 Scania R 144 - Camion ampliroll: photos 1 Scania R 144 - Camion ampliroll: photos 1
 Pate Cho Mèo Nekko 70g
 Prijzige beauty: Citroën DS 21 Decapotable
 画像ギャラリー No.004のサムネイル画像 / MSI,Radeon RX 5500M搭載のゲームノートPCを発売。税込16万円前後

........

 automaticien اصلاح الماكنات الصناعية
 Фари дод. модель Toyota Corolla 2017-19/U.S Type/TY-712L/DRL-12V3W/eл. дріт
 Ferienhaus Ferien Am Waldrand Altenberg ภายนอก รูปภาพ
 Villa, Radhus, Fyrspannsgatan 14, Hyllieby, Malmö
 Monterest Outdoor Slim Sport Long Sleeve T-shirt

........

In the listing above, the lines from the one containing "Scania R 144 - Camion ampliroll: photos 1 Scania" through the one containing "画像ギャラリー No.004のサムネイル画像 /" must be set down exactly, with no other lines.

> _OUTPUT BELOW_:
 Scania R 144 - Camion ampliroll: photos 1 Scania R 144 - Camion ampliroll: photos 1
 Pate Cho Mèo Nekko 70g
 Prijzige beauty: Citroën DS 21 Decapotable
 画像ギャラリー No.004のサムネイル画像 / MSI,Radeon RX 5500M搭載のゲームノートPCを発売。税込16万円前後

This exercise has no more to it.